▶ **Text provided**
================

# Looking for 35mm (1-3/8) ID, thick walled tubing (steel or aluminum)



## Jimbojones (Aug 3, 2018)

Anyone got 1' length of 1/4"+ thick-walled tubing. Would most likely be OD near 2".

Trying to create a holder for a tool; had considering getting round bar and boring it out but I dont have an efficient way to make a 35mm bore in 50mm dia rod. Largest drill I have is 1" (25mm) and then I'd have to hog out the remainder with a boring bar...?!?

If anyone has tube with those dimensions, let me know.


----------



## PeterT (Aug 3, 2018)

How deep does the 35mm (1.378") diameter bore have to go? If its under say 4" this is classic boring bar weapon of choice. You would pre-drill the hole from solid stock. That's really the more typical hogging/roughing operation. Then use boring bar which will give you more dimensional & finish control over a bit anyway. There is kind of a stick-out rule of thumb like 3X boring bar diameter to minimize deflection & harmonics, but that's kind of a function of other parameters. You can get the insert style boring bars from Ebay/Ali or go the style with HSS toolbit. Wouldn't surprise me if they cost the same.

Tubing would save some swarf but may not get lucky with the size. I don't machine it much so I don't know if its extruded this way or seam welded & normalized?


----------



## Jimbojones (Aug 3, 2018)

Ideally I need to go 4-5" depth, meaning I'd have to enter from each end and I need to maintain concentricity so unsure how well I could pull that off.  if it was 1-1/4" ID tube to start then easier...1-3/8 ID tube would be awesome but I dont know if that even exists in thick-wall.


----------



## PeterT (Aug 3, 2018)

Ok boring is probably not appropriate if that's the dimensional requirement. I can visualize 2 options:

Forgot the correct name but lets call it 'line boring'. Similar to a boring bar but has adjustable HSS cutter mid section. The bar is driven by the headstock & supported by tailstock center. The tube stock is rigidly held on the cross slide via vise/attachment in apron & you traverse feed. Each pass adjusting the cutter stickout, re-measuring, rinse & repeat. Never done it myself.

================

▶ **Task prompt**
Write out the part of the forum thread on thick-walled tubing between "Anyone got 1'" and "a boring bar...?!?", inclusive. The lines that follow come from another source.

▶ **Information provided**
================

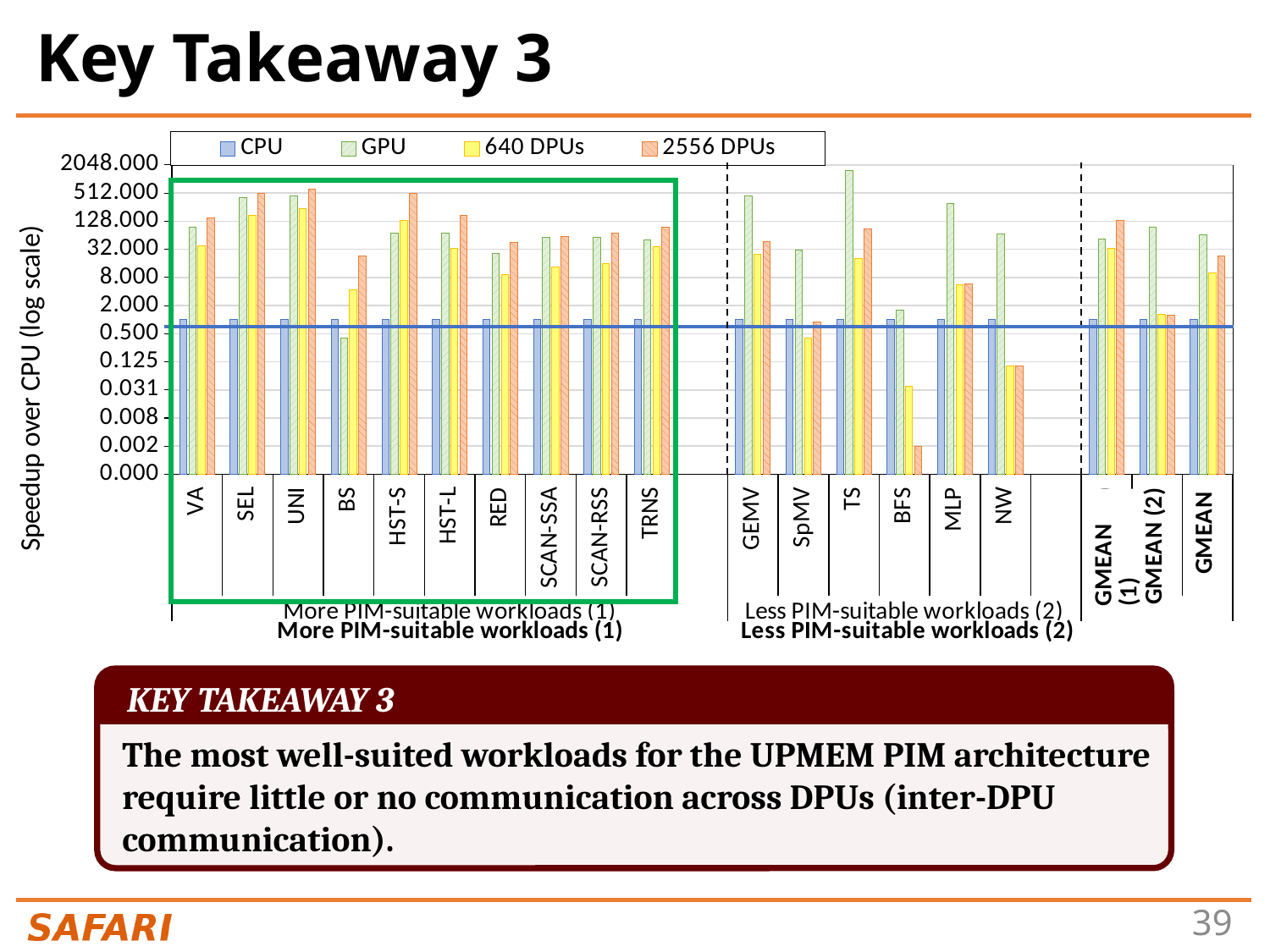
For BS, which series has the highest bar? 2556 DPUs For MLP, which is larger: the GPU value or the 2556 DPUs value? GPU How many series does the chart legend list? 4 How many workload categories (including the GMEAN entries) are plotted along the x axis? 19 Which workload has the highest GPU bar? TS What is the label of the y axis of the chart? Speedup over CPU (log scale) Is the 640 DPUs value for BFS greater or less than 0.125? less What kind of chart is shown on the slide? bar chart Which series does the legend list last? 2556 DPUs Is the GPU value for BS greater or less than 0.500? less Is the 2556 DPUs value for SEL greater or less than 128.000? greater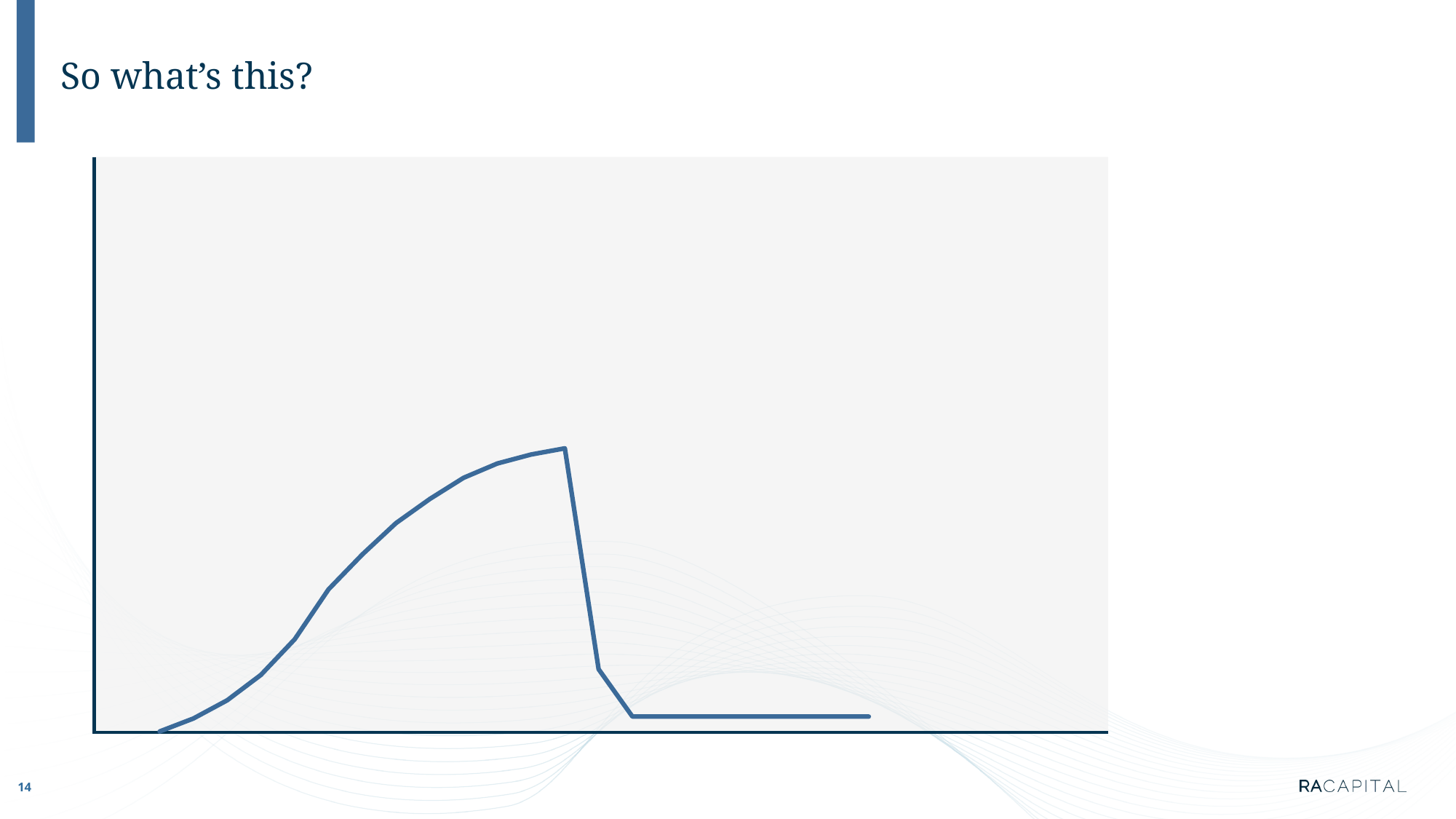
Does the chart display any axis labels or tick values? No What colour is the plotted line? Blue After reaching its peak, does the plotted line rise or fall? Fall How many lines are plotted on the chart? 1 What does the line do at the right end of the chart after its sharp drop? Stays flat Does the plotted line rise or fall over the left portion of the chart, before its peak? Rise What kind of chart is shown on the slide? Line chart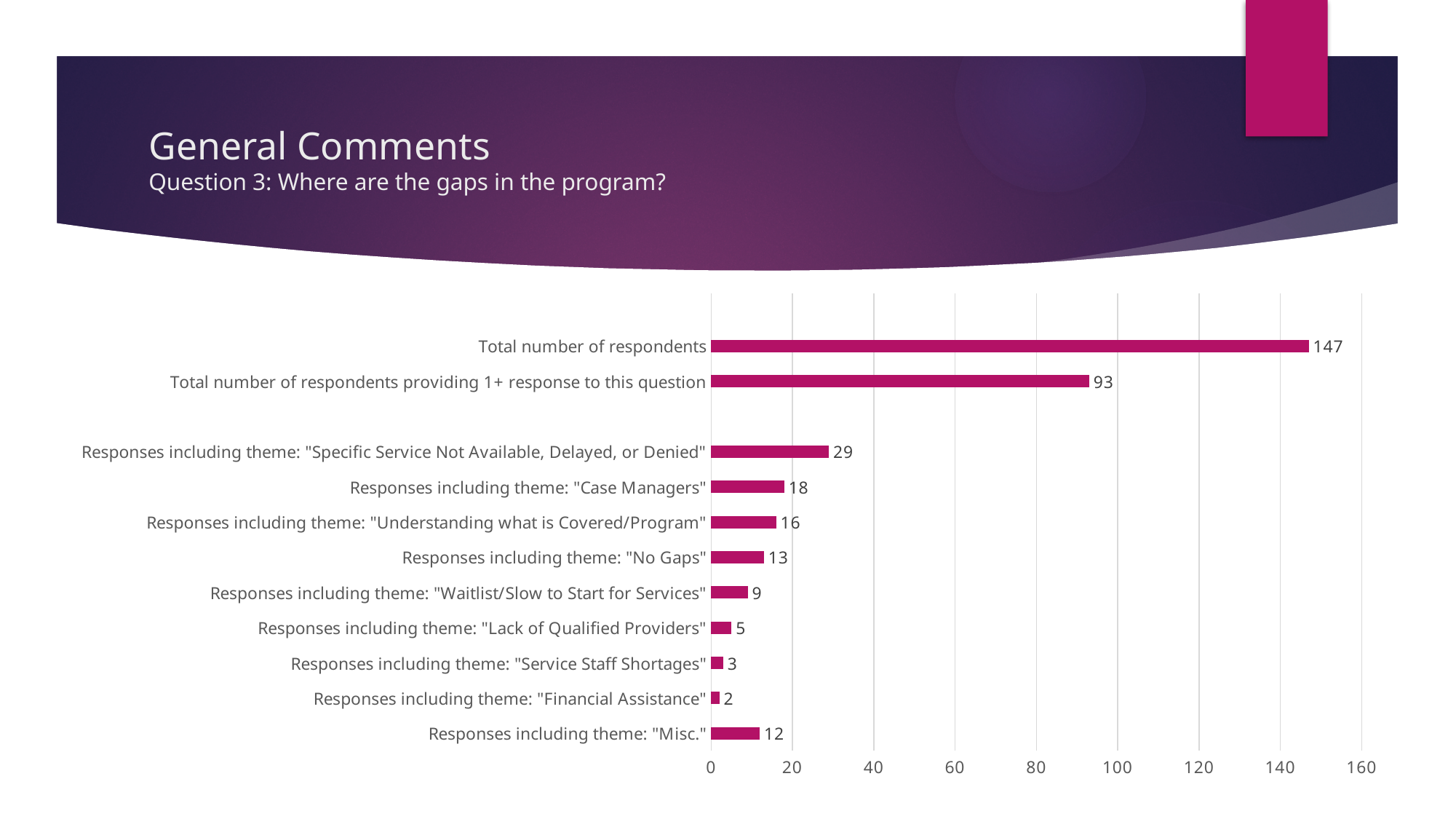
What is the value for responses including theme "Misc."? 12 How many respondents provided 1+ response to this question? 93 Which category has the lowest value on the chart? Responses including theme: "Financial Assistance" What is the value for responses including theme "Case Managers"? 18 Is the value for "Total number of respondents providing 1+ response to this question" greater or less than 100? less Which is larger: "Understanding what is Covered/Program" or "Misc."? Understanding what is Covered/Program Which theme category has the highest number of responses? Specific Service Not Available, Delayed, or Denied What is the difference between "Total number of respondents" and "Total number of respondents providing 1+ response to this question"? 54 What is the difference between the "No Gaps" theme and the "Waitlist/Slow to Start for Services" theme? 4 What is the value for "Total number of respondents"? 147 What kind of chart is shown on the slide? Bar chart How many categories are plotted on the chart? 11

================

▶ **Answer space**
Anyone got 1' length of 1/4"+ thick-walled tubing. Would most likely be OD near 2".

Trying to create a holder for a tool; had considering getting round bar and boring it out but I dont have an efficient way to make a 35mm bore in 50mm dia rod. Largest drill I have is 1" (25mm) and then I'd have to hog out the remainder with a boring bar...?!?